City officials also agreed to repeal the ordinance that nearly got Nancy Markham, a single mother of two, evicted in August of 2014 after her ex-boyfriend, among other things, broke into her house, attempted to strangle her, and stole her car.
The ordinance, aiming to cut back on crime, labeled someone a "nuisance" if they called the cops more than three times in 30 days and held property owners accountable for resolving the issue.
Markham's landlords, under threat of being held criminally liable for crime that occurred on the property, told her to move out or get kicked out.
Dan Pachoda, senior counsel for the American Civil Liberties Union, which sued the city in the U.S. District Court for the District of Arizona, argued the provision violated Markham's First Amendment right to seek police assistance.
"The concept of these ordinances is horrific. They don't reduce crime," said Dan Pachoda, senior counsel for the ACLU. "They cause harm to crime victims."
Pachoda said he was "very pleased" with the settlement and hoped it would "be a lesson" to other cities throughout the state, including Phoenix, that have similar nuisance ordinances.
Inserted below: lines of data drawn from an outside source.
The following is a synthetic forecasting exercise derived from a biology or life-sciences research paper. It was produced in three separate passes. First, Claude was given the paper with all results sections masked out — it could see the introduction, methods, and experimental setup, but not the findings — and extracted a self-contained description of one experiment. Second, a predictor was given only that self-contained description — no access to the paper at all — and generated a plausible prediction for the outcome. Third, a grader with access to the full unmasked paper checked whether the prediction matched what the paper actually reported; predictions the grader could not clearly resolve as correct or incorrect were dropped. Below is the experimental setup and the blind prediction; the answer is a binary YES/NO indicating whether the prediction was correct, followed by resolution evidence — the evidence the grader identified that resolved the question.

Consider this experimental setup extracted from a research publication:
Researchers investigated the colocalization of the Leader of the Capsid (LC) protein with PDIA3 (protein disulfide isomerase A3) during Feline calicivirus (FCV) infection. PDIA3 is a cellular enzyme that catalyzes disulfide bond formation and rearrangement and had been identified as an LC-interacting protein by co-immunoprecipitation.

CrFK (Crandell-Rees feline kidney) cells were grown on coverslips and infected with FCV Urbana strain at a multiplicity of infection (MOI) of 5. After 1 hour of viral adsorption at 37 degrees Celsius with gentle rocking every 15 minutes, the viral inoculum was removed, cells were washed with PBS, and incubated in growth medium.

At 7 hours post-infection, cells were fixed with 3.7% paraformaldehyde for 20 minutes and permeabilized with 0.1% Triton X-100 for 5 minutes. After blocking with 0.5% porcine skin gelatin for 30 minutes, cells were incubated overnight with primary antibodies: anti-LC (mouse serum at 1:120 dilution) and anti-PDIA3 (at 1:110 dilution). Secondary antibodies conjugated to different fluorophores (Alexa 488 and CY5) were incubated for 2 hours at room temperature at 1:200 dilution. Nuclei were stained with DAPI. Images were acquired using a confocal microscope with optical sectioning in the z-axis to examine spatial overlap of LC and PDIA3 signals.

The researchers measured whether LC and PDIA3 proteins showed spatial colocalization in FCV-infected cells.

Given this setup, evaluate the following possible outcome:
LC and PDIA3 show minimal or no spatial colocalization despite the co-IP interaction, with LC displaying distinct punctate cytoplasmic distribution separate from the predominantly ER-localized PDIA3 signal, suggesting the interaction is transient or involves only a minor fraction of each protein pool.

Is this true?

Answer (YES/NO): NO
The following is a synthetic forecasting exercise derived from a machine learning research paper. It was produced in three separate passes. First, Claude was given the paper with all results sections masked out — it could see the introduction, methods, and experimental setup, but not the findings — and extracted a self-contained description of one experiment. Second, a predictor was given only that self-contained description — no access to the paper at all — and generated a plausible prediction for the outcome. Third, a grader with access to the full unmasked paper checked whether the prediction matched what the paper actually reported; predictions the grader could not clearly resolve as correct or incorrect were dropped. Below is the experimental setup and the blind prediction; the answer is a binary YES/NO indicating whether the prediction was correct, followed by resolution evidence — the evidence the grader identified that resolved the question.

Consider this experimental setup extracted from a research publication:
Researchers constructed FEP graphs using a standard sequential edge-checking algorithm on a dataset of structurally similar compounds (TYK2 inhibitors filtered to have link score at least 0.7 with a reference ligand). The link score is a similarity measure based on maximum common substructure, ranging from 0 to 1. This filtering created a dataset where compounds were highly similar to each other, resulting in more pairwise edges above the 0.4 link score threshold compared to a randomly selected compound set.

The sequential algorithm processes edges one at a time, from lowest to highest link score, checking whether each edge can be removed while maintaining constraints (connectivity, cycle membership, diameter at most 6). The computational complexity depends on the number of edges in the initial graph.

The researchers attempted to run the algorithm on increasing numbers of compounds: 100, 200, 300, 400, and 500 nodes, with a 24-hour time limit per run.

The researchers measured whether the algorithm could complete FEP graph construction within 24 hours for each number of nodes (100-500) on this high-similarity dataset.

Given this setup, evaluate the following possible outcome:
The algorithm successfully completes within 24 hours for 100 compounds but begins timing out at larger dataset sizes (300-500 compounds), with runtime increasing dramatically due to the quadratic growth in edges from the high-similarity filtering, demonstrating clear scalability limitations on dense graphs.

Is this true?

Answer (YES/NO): NO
"The concept of these ordinances is horrific," he said. "They don't reduce crime. They cause harm to crime victims."
Surprise maintained that the provisions were "completely legal," City Attorney Robert Wingo told New Times in a written statement.
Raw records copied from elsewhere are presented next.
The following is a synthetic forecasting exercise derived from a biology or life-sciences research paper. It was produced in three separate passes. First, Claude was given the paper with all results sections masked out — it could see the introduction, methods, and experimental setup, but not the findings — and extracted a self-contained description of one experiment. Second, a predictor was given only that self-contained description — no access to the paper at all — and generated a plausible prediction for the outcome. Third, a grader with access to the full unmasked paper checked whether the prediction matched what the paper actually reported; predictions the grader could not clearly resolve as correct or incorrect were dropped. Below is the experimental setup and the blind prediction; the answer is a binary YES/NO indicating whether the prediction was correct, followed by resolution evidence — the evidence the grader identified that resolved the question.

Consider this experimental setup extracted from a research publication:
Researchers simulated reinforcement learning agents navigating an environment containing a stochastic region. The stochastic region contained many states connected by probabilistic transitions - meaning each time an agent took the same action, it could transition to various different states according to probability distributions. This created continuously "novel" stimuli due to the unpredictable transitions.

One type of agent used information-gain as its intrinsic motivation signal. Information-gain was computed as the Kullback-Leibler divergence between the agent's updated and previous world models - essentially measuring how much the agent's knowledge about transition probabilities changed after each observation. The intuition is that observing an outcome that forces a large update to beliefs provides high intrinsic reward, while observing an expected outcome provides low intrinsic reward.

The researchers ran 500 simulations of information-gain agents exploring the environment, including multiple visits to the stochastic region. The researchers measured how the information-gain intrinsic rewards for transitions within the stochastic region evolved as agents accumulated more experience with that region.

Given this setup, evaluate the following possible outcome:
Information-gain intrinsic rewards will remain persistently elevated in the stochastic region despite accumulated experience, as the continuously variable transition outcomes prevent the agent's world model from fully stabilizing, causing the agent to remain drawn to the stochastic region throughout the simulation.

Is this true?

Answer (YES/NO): NO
"The City Council had to decide whether they are so crucial to the health and safety of the community that their preservation is worth the expenditure of city resources during a litigation process," he said.
Because the Surprise Police Department has "not once issued a citation or taken any formal action against a landlord" under the provision, the city decided its "resources would best be used elsewhere."
Under the settlement terms, Surprise is barred from adopting any ordinance or policy that "punishes tenants, residents, or landlords for calls for police service" or "punishes them for criminal activity of which they are the victims."
Moving forward, Wingo said law enforcement officials will use state law to "address any nuisance properties within the community."
State Representative Celeste Plumlee (D-Tempe) is pushing a bill to block all cities, towns, and boards of supervisors from adopting or enforcing nuisance ordinances that discourage victims of domestic violence, such as Markham, from calling police. But the measure hasn't gained much momentum and it appears unlikely to pass this session.
While the ACLU called Plumlee's proposal "an improvement," Pachoda criticized it for only protecting victims of domestic violence and not victims of other crimes.